Shipments of LNG from the United States are set to soar throughout 2019 as the industry’s export capacity grows rapidly, up to 8.9Bn ft3 a day by the end of the year, according to the US Energy Information Administration’s Today in Energy’s site.
Simultaneously, four additional export terminals have received all the necessary approvals from the Federal Regulatory Commission and the Department of Energy. Final investment decisions on these projects, which amount to a combined additional LNG export capacity of 7.6Bn ft3, are expected in early 2019.
As export and production capacity expands, so is the bunker infrastructure required by the global shipping industry. Shell, for example, will shortly be able to supply LNG fuel to cruise ships via an articulated bunker barge along the entire eastern coast off the United States as the fuel gains a foothold in the country’s maritime industry.
“LNG has been developing in the Far East and in Europe for some time,” pointed out Wärtsilä sales manager for marine solutions Bill Amundsen. “[But] development in the US has been lagging, the main reason being the lack of a reliable transportation link. The big question is: ‘how am I going to get this fuel?’”
Those concerns will be relieved in part by the articulated bunker barge on which work began in late 2017. Developed by Quality LNG, VT Halter Marine, Wärtsilä and Shell, the barge has a capacity of 4,000 m3. Shell has taken the vessel on a long-term charter.
“The barge provides a transport link from the liquefaction plant to the ship receiving the LNG,” added Mr Amundsen. “It therefore increases the availability of LNG as a fuel source.”
In a similar initiative ExxonMobil has plans to supply LNG to vessels pumped from a liquefaction plant in Jacksonville, Florida.
Taken together, the prospects are for a rapid increase in the 13 LNG-fuelled vessels currently plying the United States coastline. Another 15 are already in the pipeline.
Few predicted the rate at which the United States’ LNG exports would grow. At an output of 8.9Bn ft3 by the end of 2019, up from a predicted 4.9Bn ft3 in 2018, the United State’s export capacity will be the third-largest in the world, behind only Australia and Qatar. According to most analysts, the rapid increase in the country’s LNG exports is a major factor in the current spate of orders for LNG carriers that will mainly shuttle between the US and Asia.

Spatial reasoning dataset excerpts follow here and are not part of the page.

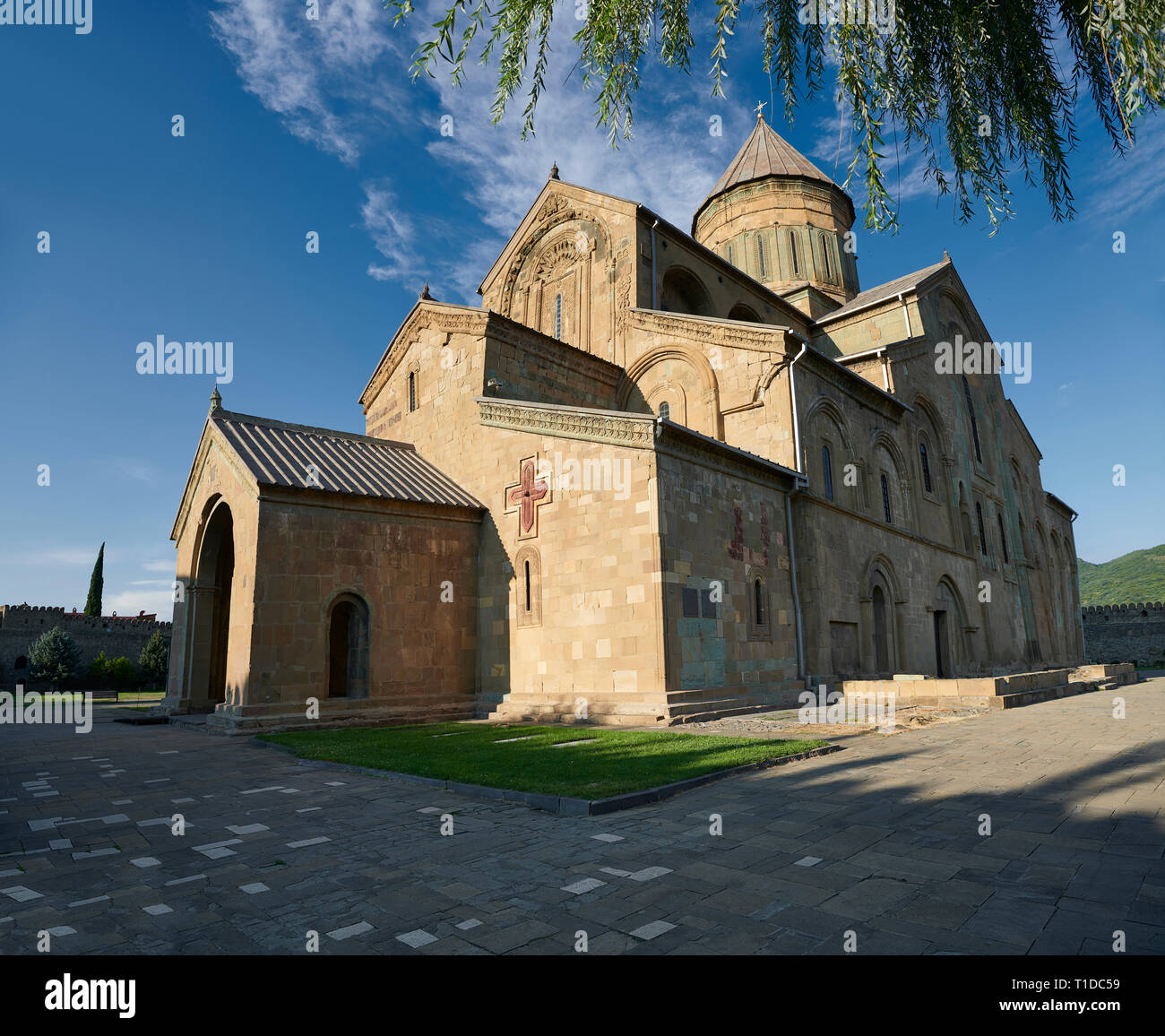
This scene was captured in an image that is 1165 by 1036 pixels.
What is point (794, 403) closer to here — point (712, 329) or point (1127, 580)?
point (712, 329)

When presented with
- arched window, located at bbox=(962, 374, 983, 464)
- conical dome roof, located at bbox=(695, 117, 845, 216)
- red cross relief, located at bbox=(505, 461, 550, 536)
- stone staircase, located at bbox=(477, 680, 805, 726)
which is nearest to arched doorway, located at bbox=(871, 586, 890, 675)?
stone staircase, located at bbox=(477, 680, 805, 726)

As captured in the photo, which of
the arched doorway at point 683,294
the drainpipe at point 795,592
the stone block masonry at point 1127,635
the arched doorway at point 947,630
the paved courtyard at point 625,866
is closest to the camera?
the paved courtyard at point 625,866

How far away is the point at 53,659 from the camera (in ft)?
108

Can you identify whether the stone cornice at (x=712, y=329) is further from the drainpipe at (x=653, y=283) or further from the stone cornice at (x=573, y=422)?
the stone cornice at (x=573, y=422)

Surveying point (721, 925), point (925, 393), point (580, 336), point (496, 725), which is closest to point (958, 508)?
point (925, 393)

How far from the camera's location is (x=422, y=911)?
3.71 m

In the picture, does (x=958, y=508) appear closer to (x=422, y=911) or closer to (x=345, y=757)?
(x=345, y=757)

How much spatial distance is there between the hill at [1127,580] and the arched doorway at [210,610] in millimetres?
93542

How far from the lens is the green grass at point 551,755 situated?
22.4 ft

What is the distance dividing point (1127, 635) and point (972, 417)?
26.8 meters

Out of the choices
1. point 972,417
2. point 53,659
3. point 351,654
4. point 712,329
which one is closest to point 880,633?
point 712,329

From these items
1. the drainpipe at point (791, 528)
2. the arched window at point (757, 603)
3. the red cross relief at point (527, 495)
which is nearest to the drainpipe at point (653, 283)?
the drainpipe at point (791, 528)

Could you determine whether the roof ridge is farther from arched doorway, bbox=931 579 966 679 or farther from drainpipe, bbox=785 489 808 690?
arched doorway, bbox=931 579 966 679
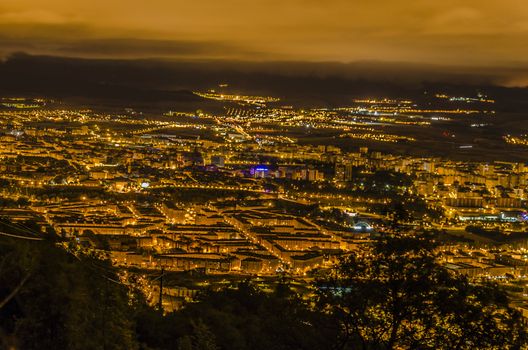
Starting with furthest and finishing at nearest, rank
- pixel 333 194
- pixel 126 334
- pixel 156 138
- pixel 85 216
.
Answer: pixel 156 138, pixel 333 194, pixel 85 216, pixel 126 334

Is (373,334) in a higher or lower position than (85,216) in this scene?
higher

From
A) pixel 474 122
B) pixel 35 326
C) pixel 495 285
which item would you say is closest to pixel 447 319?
pixel 495 285

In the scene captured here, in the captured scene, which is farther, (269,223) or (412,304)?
(269,223)

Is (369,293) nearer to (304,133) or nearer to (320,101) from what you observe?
(304,133)

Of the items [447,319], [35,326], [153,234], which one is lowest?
[153,234]

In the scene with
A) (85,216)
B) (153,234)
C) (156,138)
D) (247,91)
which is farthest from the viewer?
(247,91)

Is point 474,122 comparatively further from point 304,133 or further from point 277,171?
point 277,171

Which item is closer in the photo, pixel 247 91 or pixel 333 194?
pixel 333 194
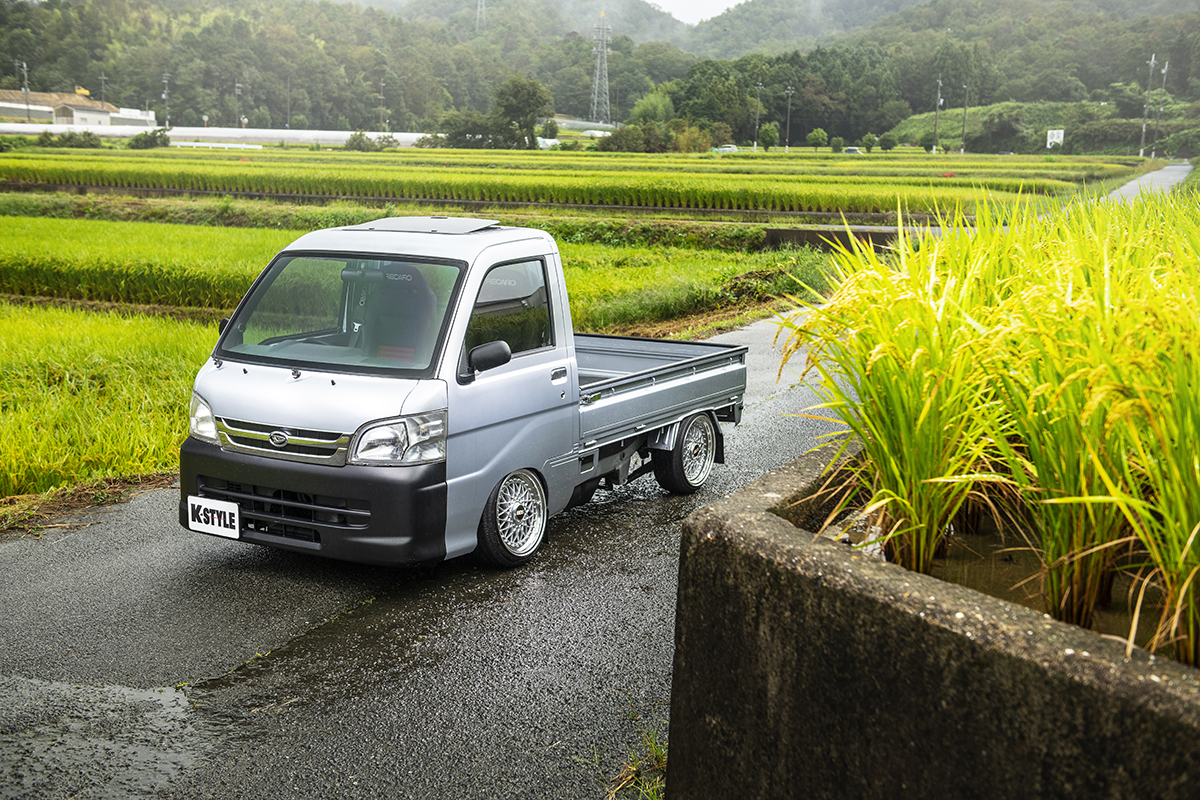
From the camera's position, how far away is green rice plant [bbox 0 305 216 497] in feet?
22.9

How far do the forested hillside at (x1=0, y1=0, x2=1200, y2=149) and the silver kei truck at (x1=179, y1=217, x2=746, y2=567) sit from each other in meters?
91.2

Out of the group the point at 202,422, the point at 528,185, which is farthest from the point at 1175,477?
the point at 528,185

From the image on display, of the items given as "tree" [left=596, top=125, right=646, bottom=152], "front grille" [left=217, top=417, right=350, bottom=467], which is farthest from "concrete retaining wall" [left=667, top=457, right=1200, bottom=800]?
"tree" [left=596, top=125, right=646, bottom=152]

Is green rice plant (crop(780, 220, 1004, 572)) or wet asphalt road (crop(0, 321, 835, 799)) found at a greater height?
green rice plant (crop(780, 220, 1004, 572))

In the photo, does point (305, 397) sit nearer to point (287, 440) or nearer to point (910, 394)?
point (287, 440)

America has jumped quickly into the top order. The United States only began exporting LNG from the Lower 48 states in early 2016 when the Sabine Pass liquefaction terminal in Louisiana shipped its first cargo. Since then, the EIA points out, Sabine Pass has expanded from just one to four operating liquefaction trains while the Cove Point LNG export facility in Maryland also began operations.
Meanwhile two more trains are expected to ship their first cargos within the next few weeks – Sabine Pass’s fifth train and Corpus Christi’s first. Both opened several months ahead of schedule.
Export shipments will accelerate right through 2019 on the back of new start-ups, according to the EIA. They are the export-dedicated Cameron LNG in Louisiana and Freeport LNG in Texas, both now in the commissioning process. First LNG is expected from these plants in H1 2019 and production is slated to expand steadily thereafter. Their developers expect all of Cameron LNG’s three trains and Freeport’s two trains to be put into service during the year.
And yet another new LNG facility at Elba Island near Savannah, Georgia, is on schedule to become fully operational during 2019 in what looks like an unstoppable momentum for the industry.